Bogor (15 Desember 2016). Puncak acara Halaqah Ulama Asean 2016 di Bogor akhirnya menghasilkan kesepahaman yang diberi judul “Komitmen Bogor” (Bogor Commitment). Pertimbangan perlunya naskah kesepahaman ini dilahirkan dari pihak Indonesia adalah untuk meningkatkan diplomasi keagamaan dalam rangka menyukseskan terbentuknya masyarakat Asean dalam pilar kesatuan sosial budaya. Di samping itu, Kementerian Agama melalui Badan Litbang dan Diklat, dimana setiap tahun mempunyai acara rutin Halaqah Ulama berkeinginan meningkatkan kualitas halaqah sehingga merasa sangat perlu dilahirkannya kesepahaman antar ulama dari berbagai negara Asean.
Naskah komitmen Bogor ini ditandatangani oleh peserta perwakilan negara-negara Asean yang terdiri dari Indonesia, Thailand, Malaysia, dan Brunai Darussalam. Sementara duta dari Singapura mengambil sikap menjadi saksi penandatangan naskah tersebut, karena harus mengonsultasikan hal ini kepada beberapa pihak.
Indonesia sendiri diwakili oleh dua pihak, yaitu dari pihak perorangan yang diwakili oleh K.H. Abdullah Sarwani (Mantan Dubes RI di Libanon), dan dari pihak institusi diwakili oleh K.H .Abdul Ghaffar Rozen, Ketua Rabithah Ma’ahidil Islamy (RMI). Sementara dari duta negara-negara Asean ditandatangani perwakilan utusan berbagai negara, yaitu Dr. Ahmad Kamil Haji Yusof (Patani, Thailand Selatan); Dr. Haji Norafan Bin Haji Zainal (Brunai Darussalam), dan Prof. Dr. Mohd Syukri Yeoh Abdullah (Malaysia). Penandatanganan disaksikan oleh semua ulama dan kyai yang hadir pada acara Halaqah tersebut.

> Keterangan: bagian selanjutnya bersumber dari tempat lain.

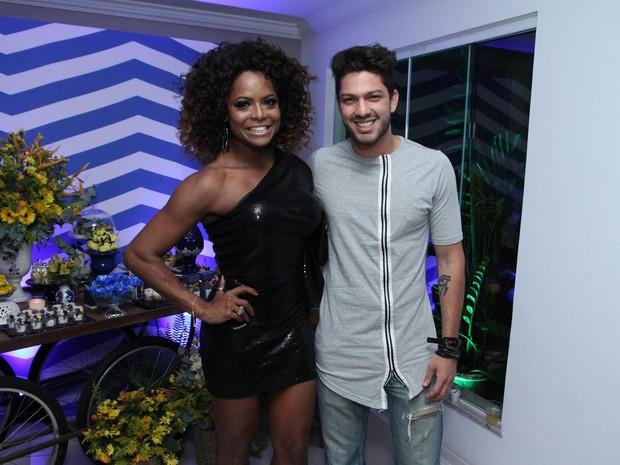 Adriana Bombom e o ex-BBB Luiz Felipe em festa na Zona Oeste do Rio (Foto: Marcos Ferreira/ Brazil News)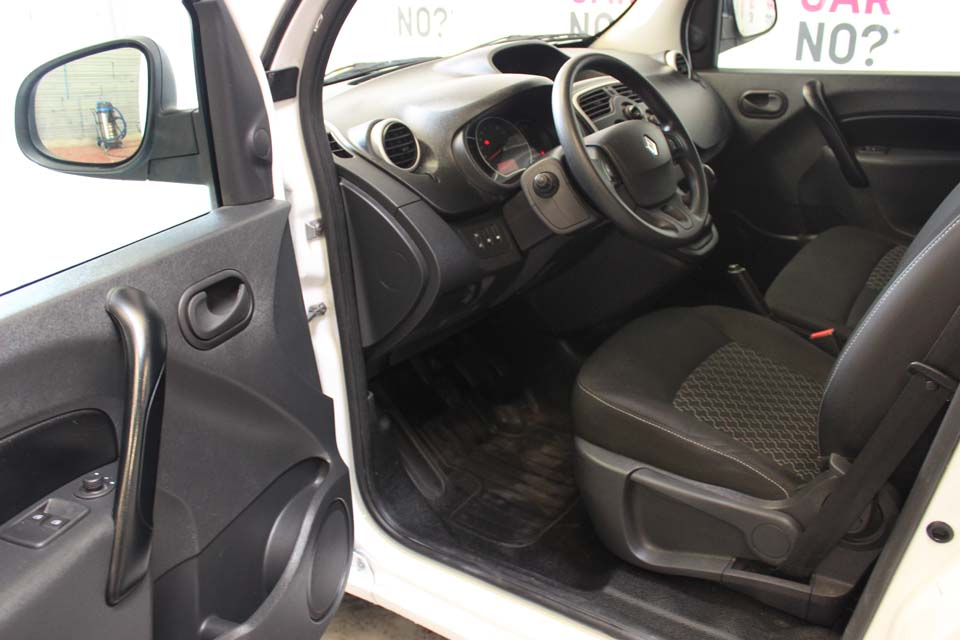 occasion renault kangoo 2 express grand confort energy 1 5 dci 90 blanc diesel al s 9329. Black Bedroom Furniture Sets. Home Design Ideas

Adapun isi “Komitmen Bogor ini” selengkapnya adalah sebagai berikut:
“Pada hari ini Rabu tanggal Lima Belas bulan Desember tahun Dua Ribu Enam Belas Masehi bertepatan dengan bulan kelahiran Nabi Muhammad SAW tanggal Lima Belas bulan Rabi’ul Awwal tahunSeribu Empat Ratus Tiga Puluh Sembilan Tijriyah yang bertempat di Hotel Salak The Heritage kami yang bertanda tangan di bawah ini setelah melaksanakan Halaqah Ulama Asean 2016 bersama-sama menyatakan sepakat dan setuju untuk membuat kesepahaman bersama dan membuat usulan serta mendorong kepada masyarakat ASEAN “, sebagai berikut:
-
Menyosialisasikan Islam Wasathiyah sebagai penjabaran Islam rahmatan lil ‘alamin.
-
Membuat forum ilmiah bersama.
-
Membuat program bersama guna meningkatkan kualitas pesantren di negara-negara ASEAN.
-
Pertukaran santri dan guru (santri and teacher exchange) tingkat ASEAN.
-
Membuat pertemuan ulama dan majelis kerjasama tingkat ASEAN.
-
Menyerukan penghargaan terhadap hak-hak asasi manusia dalam beragama di wilayah ASEAN dan bersama-sama menanggulangi berkembangnya radikalisasi agama di Asia Tenggara dan dunia internasional.
-
Membuat kerjasama program pengembangan ekonomi, sosial, dan budaya pesantren dan kegiatan lain yang mendukung.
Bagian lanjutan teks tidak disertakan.